_SHORT PROBLEM_
Return, verbatim, the part of the entries that opens with the line containing "How large is" and runs through the end of the entries, with both ends included.

_RECORDS SHOWN_
########################################
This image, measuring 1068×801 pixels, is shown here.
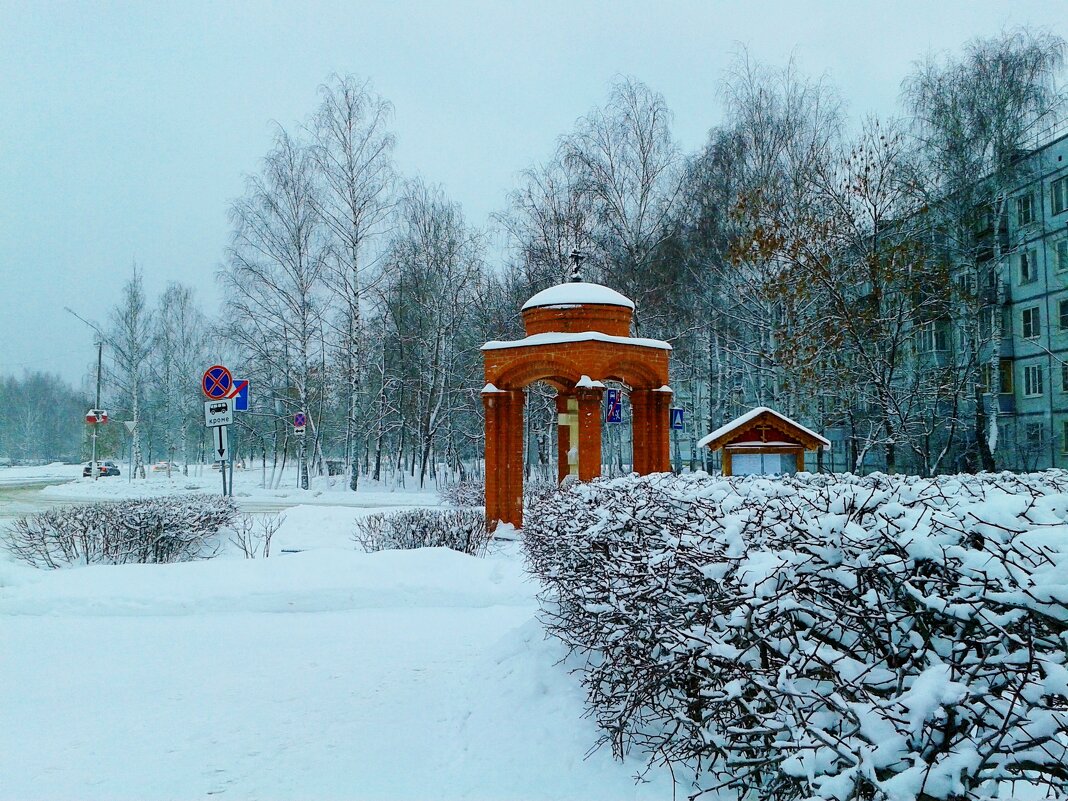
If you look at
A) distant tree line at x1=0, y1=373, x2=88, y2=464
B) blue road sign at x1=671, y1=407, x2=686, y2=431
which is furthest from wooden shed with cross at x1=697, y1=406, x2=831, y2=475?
distant tree line at x1=0, y1=373, x2=88, y2=464


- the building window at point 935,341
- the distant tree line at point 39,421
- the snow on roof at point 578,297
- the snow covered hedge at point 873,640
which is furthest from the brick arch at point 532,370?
the distant tree line at point 39,421

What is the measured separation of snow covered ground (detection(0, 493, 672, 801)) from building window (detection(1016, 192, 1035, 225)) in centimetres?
2327

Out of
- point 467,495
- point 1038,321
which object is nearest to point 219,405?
point 467,495

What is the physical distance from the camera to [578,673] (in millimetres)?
4789

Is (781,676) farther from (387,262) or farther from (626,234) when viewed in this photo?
(387,262)

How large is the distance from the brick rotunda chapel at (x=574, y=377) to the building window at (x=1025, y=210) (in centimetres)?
1737

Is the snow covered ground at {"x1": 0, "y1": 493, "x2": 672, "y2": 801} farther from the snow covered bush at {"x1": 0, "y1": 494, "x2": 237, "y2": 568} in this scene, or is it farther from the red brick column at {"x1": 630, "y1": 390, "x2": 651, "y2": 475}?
the red brick column at {"x1": 630, "y1": 390, "x2": 651, "y2": 475}

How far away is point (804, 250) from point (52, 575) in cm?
1460

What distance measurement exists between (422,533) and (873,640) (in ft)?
29.7

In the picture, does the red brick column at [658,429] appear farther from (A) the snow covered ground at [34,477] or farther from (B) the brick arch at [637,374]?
(A) the snow covered ground at [34,477]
########################################
_OUTPUT OF THE EXERCISE_
How large is the distance from the brick rotunda chapel at (x=574, y=377) to the building window at (x=1025, y=210) (in centimetres)?
1737

Is the snow covered ground at {"x1": 0, "y1": 493, "x2": 672, "y2": 801} farther from the snow covered bush at {"x1": 0, "y1": 494, "x2": 237, "y2": 568} in this scene, or is it farther from the red brick column at {"x1": 630, "y1": 390, "x2": 651, "y2": 475}?
the red brick column at {"x1": 630, "y1": 390, "x2": 651, "y2": 475}

How far away is point (804, 250) from point (52, 575) in cm?
1460

What distance measurement exists between (422,533) and (873,640) (in ft)?
29.7

In the picture, does the red brick column at [658,429] appear farther from (A) the snow covered ground at [34,477] or farther from (B) the brick arch at [637,374]?
(A) the snow covered ground at [34,477]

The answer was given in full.